The involvement of lysosomes in cellular death has recently been revisited, and a more active role for this organelle has been proposed. The main drive for this re-evaluation has been the recent advances in our understanding of one of the basic lysosomal functions: autophagy, or the self-digestion of intracellular components by lysosomes. In contrast to the “passive” role in cell death in which lysosomes are merely the carriers of the damaging enzymes that are released into the cytosol, in recent years a direct contribution of lysosomes as intact and properly functioning organelles to cell death has been proposed. The concept of autophagic cell death, however, is not new for cell death researchers.
In fact, this term has been extensively used in the classification of programmed cell death types based on morphological features (Figure 7-1).
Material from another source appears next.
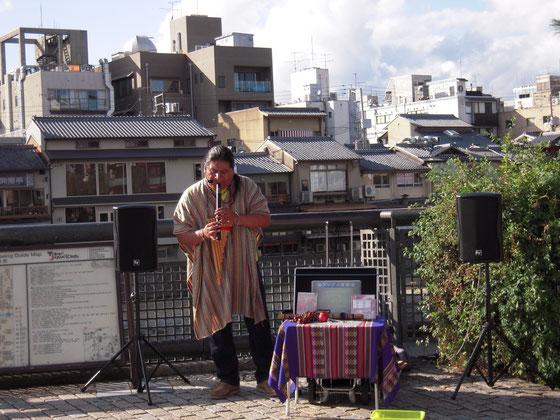 京都 四条大橋東詰 ストリートミュージシャン アンデス音楽 H25.10.21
Thus, whereas in cell death type I or apoptotic cell death, the signature features are condensation of the nucleus and cytoplasm, DNA fragmentation, and early collapse of cytoskeletal elements, but preservation of organelles until late stages, the term cell death type II, or autophagic cell death, has been reserved for dying cells in which the presence of autophagosomes and autophagolysosomes – vesicular compartments related to autophagy – are the predominant morphological feature. In this case, early degradation of organelles but preservation of cytoskeletal elements until late stages are the signature features.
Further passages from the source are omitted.